Catholics often speak of grace as sort of a spiritual vitamin or a divine energy boost. That is, we speak of grace as something added to our efforts that makes them holy or fruitful. But this isn’t true. Rather, grace is the very life of God within us, transforming us into God. Next time you go to Mass pay attention to the words the priest says at the altar as he mixes the water and wine, “May we come to share in the divinity of Christ who humbled himself to share in our humanity.”
Jesus instituted Confirmation then, together with all the other Sacraments, so that we might participate in His Divine Life. The Spirit heals and transforms those who receive him by conforming them to the Son of God. The fruit of the sacramental life is that the Spirit of adoption makes the faithful partakers of the divine nature by uniting them in a living union with the Son of God (Catechism 1129). Thus, in Confirmation, The Holy Spirit anoints the candidate with Himself, bringing the candidate into a more profound union with God.
In other words, Confirmation is not merely something we do, or even something we receive. Rather, it is a necessary moment in God's plan, God's unwavering desire, to draw each one of us deeper into the Life of the Blessed Trinity.
Further, to understand Confirmation we need to look to Pentecost. The Catechism says that the effect of Confirmation “is the special outpouring of the Holy Spirit as once granted to the apostles on the day of Pentecost” (1302). The second reading for the Confirmation Mass describes what that outpouring of the Spirit looked like at Pentecost:
“And suddenly there came from the sky a noise like a strong driving wind, and it filled the entire house in which they were. Then there appeared to them tongues as of fire, which parted and came to rest on each one of them. And they were all filled with the holy Spirit and began to speak in different tongues, as the Spirit enabled them to proclaim” (Acts 2:2.4).

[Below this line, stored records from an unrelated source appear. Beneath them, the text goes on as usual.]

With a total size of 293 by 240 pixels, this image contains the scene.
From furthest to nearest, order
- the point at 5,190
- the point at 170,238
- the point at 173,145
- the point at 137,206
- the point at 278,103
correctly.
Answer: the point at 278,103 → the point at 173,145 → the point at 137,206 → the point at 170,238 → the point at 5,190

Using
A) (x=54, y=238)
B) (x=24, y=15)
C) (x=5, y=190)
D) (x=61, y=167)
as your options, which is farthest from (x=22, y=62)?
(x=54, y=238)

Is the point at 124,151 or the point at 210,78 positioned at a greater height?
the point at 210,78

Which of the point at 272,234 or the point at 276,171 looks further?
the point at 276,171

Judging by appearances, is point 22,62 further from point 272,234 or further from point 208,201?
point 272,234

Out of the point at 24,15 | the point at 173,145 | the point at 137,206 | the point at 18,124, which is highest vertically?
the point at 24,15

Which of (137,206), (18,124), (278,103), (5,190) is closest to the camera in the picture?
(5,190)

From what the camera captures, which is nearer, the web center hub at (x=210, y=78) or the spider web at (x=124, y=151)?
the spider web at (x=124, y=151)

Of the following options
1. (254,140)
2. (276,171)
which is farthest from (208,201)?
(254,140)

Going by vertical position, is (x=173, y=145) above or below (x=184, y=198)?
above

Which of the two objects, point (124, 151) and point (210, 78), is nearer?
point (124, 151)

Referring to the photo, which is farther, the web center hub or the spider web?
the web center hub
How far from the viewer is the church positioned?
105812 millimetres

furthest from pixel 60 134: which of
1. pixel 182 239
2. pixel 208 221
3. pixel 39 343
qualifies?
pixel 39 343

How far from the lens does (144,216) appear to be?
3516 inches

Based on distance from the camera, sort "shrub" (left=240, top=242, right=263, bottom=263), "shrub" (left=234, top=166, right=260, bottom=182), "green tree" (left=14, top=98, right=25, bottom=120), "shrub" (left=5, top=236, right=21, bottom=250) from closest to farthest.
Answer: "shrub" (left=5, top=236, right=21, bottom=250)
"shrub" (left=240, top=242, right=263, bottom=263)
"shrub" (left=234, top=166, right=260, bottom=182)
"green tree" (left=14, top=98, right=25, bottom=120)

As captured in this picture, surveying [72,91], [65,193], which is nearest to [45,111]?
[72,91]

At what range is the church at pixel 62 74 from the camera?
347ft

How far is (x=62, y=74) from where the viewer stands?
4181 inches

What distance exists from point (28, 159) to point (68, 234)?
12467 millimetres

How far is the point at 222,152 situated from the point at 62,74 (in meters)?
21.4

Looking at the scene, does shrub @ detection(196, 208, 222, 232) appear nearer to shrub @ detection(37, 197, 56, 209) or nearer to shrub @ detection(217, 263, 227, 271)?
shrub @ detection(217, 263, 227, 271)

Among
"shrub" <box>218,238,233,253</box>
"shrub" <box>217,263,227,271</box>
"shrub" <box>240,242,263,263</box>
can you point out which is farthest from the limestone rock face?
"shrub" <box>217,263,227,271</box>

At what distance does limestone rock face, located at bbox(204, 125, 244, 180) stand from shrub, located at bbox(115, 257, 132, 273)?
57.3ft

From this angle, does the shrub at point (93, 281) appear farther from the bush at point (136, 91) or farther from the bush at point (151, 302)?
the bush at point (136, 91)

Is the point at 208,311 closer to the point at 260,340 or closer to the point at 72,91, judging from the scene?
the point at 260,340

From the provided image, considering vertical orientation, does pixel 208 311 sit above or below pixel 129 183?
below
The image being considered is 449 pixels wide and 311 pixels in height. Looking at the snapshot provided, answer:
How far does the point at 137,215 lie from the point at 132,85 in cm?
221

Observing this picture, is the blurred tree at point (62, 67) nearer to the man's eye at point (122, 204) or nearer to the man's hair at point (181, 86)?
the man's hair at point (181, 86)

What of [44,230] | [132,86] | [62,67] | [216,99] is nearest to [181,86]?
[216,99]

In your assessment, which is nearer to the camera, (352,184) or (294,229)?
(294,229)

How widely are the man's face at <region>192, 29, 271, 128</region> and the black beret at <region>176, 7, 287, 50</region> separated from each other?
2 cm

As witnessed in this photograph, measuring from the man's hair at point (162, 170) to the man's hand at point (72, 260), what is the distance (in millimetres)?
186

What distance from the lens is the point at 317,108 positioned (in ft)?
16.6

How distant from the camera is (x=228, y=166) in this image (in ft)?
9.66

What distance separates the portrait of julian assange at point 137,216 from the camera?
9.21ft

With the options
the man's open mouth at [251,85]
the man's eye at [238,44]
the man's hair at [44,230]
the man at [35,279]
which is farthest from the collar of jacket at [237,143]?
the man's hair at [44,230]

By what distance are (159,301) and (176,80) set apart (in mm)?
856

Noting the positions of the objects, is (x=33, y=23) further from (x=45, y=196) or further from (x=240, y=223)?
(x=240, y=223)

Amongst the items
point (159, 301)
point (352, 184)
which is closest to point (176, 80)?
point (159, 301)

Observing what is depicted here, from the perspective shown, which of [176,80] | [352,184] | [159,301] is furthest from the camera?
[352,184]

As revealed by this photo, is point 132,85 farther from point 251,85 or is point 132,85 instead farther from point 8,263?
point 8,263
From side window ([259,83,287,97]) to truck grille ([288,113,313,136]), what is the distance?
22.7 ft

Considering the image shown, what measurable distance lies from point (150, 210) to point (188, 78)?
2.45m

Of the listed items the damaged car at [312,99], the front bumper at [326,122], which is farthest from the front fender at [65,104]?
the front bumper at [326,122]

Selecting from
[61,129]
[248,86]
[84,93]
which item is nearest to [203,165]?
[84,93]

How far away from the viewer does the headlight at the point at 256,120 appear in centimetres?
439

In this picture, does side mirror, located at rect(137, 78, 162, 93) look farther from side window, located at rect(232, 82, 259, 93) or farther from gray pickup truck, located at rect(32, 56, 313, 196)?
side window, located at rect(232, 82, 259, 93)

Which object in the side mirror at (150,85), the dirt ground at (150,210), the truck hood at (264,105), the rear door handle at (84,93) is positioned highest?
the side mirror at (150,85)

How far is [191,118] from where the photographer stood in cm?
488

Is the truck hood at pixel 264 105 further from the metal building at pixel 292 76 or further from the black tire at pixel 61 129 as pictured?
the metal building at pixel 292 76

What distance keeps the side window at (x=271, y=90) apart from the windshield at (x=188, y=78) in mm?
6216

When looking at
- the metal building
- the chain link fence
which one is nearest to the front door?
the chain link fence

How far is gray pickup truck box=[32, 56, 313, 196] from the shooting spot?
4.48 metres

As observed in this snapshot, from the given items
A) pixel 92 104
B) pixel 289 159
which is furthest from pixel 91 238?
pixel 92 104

The book of Acts goes on to say that three thousand people were baptized that day and that the Apostles went on to perform many signs, wonders, and miraculous healings. This is the kind of life that was normal for the first few centuries of the Church. This is the kind of life available to all who are baptized and confirmed. The sacraments fill us with the divine life of God so that all who receive them are able, in Jesus’ name, to do the things Jesus did.
With all that in mind, I want to ask each of you to pray for our Confirmation candidates. Please pray specifically that they will be filled with the Holy Spirit as the Apostles were. Pray that the Spirit will reveal Himself personally to them. Pray that they will be empowered to perform signs and wonders. Pray that they will have a renewed relationship with the Holy Spirit and, like Mary, hear His voice and respond to His promptings throughout their entire life.